A review on current and future challenges in gpcr drug discovery
Abstract
G-protein-coupled receptors (GPCRs) are essential components in cell signaling, influencing a wide array of physiological processes. They are the largest and most diverse family of cell surface receptors, and over the years, significant progress has been made in understanding their structure and function. Since the cloning of the first GPCR in 1986, research has unveiled their critical role as drug targets, leading to their status as the most successful receptor class for approved therapeutic agents.

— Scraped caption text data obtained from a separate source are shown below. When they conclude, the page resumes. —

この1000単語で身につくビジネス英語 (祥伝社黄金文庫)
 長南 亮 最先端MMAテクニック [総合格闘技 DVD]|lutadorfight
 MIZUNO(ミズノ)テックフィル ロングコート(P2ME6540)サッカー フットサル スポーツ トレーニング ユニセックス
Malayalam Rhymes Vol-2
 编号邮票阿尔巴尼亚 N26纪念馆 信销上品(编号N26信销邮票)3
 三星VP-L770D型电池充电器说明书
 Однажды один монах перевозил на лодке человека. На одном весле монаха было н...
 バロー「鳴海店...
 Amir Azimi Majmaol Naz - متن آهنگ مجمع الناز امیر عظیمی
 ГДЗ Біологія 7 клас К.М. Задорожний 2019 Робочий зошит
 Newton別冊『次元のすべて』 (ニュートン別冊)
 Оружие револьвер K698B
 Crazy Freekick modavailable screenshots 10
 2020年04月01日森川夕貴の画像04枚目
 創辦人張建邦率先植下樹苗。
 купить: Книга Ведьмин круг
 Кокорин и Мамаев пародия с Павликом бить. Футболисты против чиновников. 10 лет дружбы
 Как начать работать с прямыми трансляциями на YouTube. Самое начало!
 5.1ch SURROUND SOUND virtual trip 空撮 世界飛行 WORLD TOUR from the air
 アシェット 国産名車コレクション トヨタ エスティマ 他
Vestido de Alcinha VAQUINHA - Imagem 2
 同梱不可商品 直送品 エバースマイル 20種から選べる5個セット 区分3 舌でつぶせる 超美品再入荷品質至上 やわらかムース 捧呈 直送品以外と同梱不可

In drug discovery, insights into receptor dynamics-ranging from agonist to antagonist effects—are fundamental to developing effective therapies. Advances in structural biology and molecular simulations have provided a deeper understanding of GPCR activation mechanisms, which are essential in designing drugs that can either enhance or inhibit receptor activity. Allosteric sites, which provide alternative pathways for drug modulation, are emerging as promising targets for future drug design. Recent studies have focused on small-molecule allosteric modulators, revealing how they interact with receptors at the molecular level to produce therapeutic outcomes. The growing knowledge of GPCR mechanisms is poised to advance the development of innovative therapies, with new technologies and methodologies enabling the creation of more selective and effective drugs. Future research will continue to explore GPCRs' complex signaling networks, providing critical insights into their potential for treating a variety of conditions.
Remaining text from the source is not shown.